But I think she was dead long before that. Brain dead. Her heart was pumping, but she wasn’t there.
I broke down once my grandma told her sister that, after the nurse had unplugged the machine and left us alone, that she was gone.
I could hear my second cousin break down too. He only got support from my mom, turns out he was disowned for being gay and my mom still treated him like a human being when nobody else would. It made me realize how much of a positive impact she was on the family, and we lost it.
My school offered therapy, which I accepted. My therapist was sweet, she brought me snacks and she reminded me a lot of my mom with her tone and attitude. She helped me realize it wasn’t my fault my mom died, because I completely blamed myself.
I know now that it was due to her drug abuse, that the needles she used caused the infection.
But I didn’t know fully at the time. So when I did, I figured it was my fault.
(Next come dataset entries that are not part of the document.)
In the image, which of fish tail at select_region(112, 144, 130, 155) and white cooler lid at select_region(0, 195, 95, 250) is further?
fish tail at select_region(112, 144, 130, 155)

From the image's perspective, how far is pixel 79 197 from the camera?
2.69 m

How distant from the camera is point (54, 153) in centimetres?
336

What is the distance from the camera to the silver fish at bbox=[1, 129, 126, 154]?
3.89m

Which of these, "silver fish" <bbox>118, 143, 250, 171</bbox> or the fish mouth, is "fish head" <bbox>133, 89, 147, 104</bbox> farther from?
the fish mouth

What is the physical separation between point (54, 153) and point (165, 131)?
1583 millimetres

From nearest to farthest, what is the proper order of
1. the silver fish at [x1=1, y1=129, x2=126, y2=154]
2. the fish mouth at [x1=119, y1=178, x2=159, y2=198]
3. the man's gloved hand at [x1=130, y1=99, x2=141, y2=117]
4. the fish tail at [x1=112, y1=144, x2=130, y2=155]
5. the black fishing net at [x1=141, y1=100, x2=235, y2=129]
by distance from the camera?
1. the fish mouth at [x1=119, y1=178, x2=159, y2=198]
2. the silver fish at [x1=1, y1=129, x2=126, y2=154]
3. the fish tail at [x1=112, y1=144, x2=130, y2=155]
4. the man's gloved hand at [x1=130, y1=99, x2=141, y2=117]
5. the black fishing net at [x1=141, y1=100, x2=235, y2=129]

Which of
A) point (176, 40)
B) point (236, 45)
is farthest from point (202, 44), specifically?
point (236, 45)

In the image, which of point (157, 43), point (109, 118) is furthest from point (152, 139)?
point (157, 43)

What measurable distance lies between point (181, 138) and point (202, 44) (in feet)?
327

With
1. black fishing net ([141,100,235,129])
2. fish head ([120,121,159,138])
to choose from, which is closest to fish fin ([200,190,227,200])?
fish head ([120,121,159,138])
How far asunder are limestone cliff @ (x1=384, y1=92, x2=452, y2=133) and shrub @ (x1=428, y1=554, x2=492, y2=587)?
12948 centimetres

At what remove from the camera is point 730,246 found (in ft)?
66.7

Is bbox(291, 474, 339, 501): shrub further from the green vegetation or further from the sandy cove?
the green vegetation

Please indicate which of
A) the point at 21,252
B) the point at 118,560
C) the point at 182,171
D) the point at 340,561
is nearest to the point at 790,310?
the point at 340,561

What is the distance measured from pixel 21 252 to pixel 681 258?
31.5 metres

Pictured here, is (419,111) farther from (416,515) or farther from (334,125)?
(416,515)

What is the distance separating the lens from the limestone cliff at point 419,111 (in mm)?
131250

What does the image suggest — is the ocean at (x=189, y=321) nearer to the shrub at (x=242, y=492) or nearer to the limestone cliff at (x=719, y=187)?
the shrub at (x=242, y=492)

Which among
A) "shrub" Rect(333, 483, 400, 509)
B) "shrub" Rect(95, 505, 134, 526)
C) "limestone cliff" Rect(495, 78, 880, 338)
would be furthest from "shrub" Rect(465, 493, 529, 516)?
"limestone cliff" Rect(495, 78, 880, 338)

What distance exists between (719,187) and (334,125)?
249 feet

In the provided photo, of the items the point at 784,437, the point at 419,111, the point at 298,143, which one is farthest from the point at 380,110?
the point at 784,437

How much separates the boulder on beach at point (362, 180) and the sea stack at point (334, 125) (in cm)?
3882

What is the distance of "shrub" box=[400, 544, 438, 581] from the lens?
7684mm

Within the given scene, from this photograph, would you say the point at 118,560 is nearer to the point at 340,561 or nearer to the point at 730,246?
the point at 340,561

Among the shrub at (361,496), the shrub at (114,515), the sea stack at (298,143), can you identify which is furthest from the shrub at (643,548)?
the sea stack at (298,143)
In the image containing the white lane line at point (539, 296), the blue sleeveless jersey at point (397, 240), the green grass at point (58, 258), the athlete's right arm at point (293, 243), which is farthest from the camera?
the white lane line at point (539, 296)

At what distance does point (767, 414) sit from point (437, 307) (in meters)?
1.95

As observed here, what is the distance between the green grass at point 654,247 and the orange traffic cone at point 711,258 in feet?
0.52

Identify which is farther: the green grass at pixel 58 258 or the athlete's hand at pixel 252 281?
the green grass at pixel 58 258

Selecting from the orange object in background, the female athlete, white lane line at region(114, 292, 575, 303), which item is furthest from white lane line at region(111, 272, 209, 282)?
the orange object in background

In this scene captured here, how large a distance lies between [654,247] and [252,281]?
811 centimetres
I helped her inject medicine she wasn’t supposed to, helped her with her abuse.
My dad pulled me out of therapy because he said I didn’t need it.
And in that SAME MONTH, when he found out I was considering cutting myself, he said, “If you’re gunna cut, do it right.”
Father of the year anyone?
Fast forward to her funeral.
Open casket. The last time I ever saw my mom in person.
My uncle, my mother’s only brother, sang a song in her honor. He was 27, a musician, and already had a son. Unfortunately, he too was a drug abuser.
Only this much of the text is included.